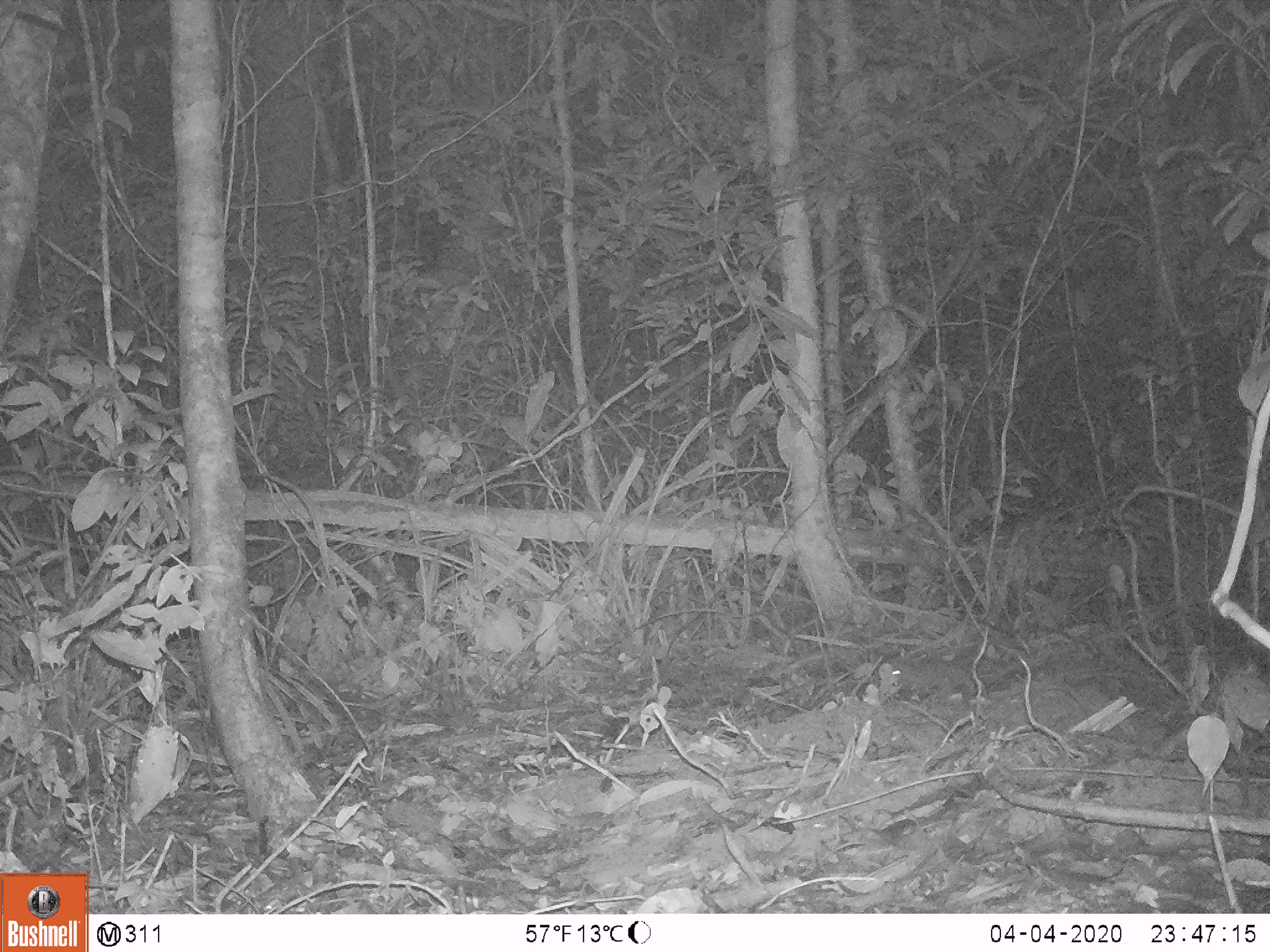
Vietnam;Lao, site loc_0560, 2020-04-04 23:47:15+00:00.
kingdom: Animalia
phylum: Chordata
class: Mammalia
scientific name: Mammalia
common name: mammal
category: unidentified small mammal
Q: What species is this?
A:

════════════════

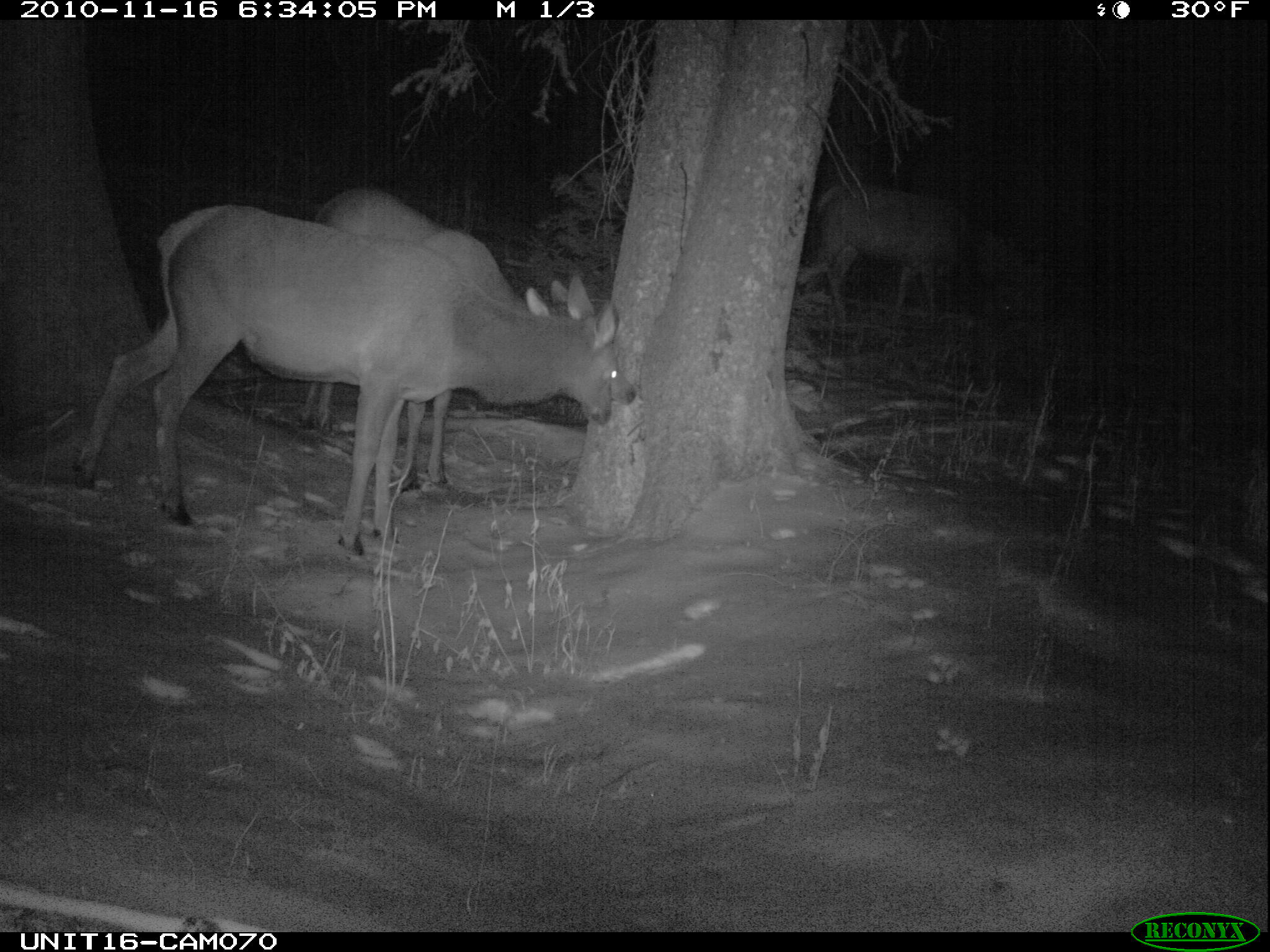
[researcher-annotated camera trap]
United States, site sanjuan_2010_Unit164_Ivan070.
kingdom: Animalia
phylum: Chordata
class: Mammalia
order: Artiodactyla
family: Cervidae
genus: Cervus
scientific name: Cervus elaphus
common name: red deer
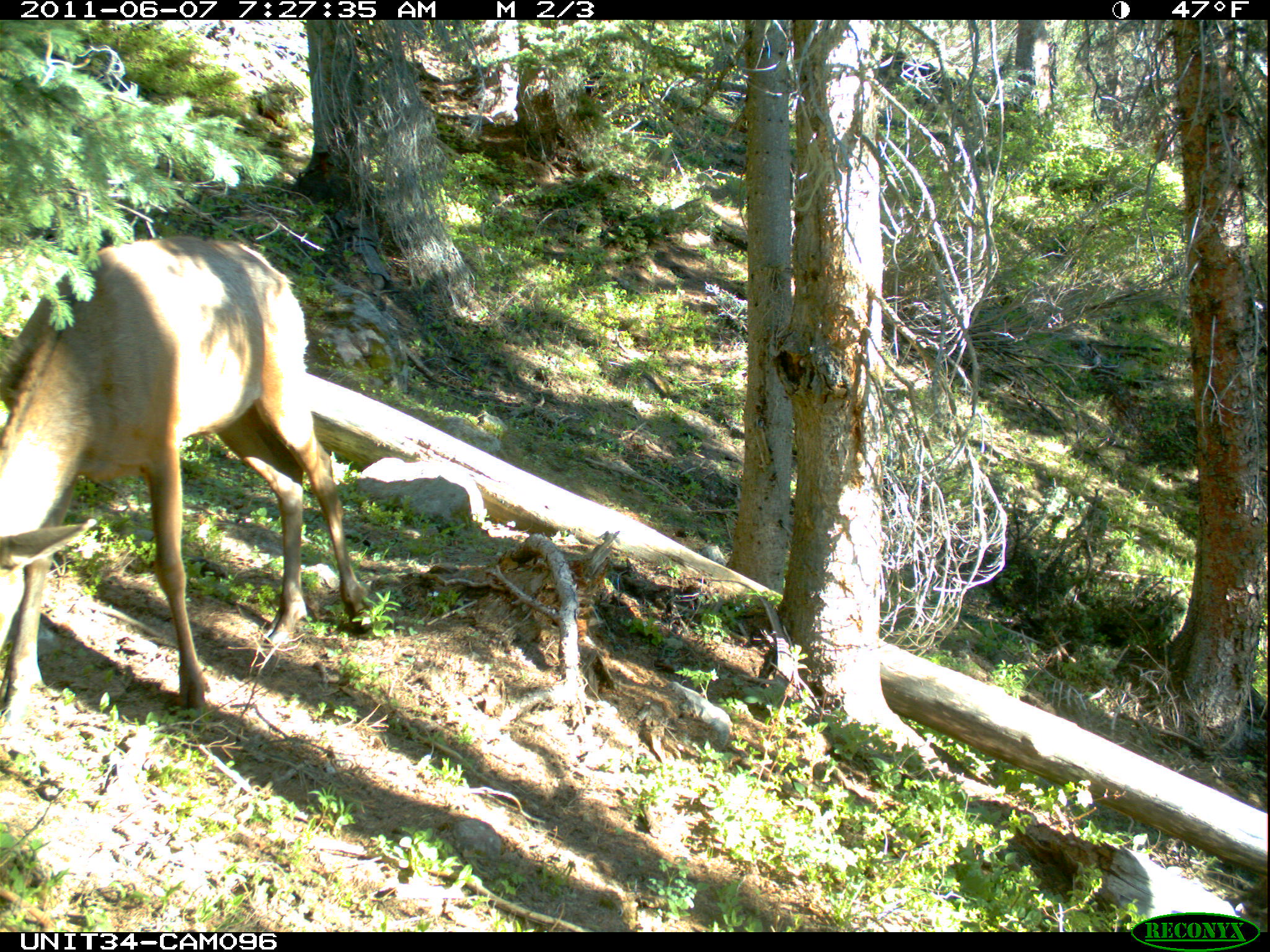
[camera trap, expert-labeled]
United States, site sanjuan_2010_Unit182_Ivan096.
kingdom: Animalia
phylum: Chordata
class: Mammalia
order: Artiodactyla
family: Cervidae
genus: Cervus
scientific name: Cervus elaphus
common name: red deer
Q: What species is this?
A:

════════════════

**YOUR GOAL:** Using the listing above, reproduce word for word every line from the one containing "[researcher-annotated camera trap]" through the one containing "[camera trap, expert-labeled]". Pictures must be left out.

**RESULT OF THE TASK:**
[researcher-annotated camera trap]
United States, site sanjuan_2010_Unit164_Ivan070.
kingdom: Animalia
phylum: Chordata
class: Mammalia
order: Artiodactyla
family: Cervidae
genus: Cervus
scientific name: Cervus elaphus
common name: red deer
[camera trap, expert-labeled]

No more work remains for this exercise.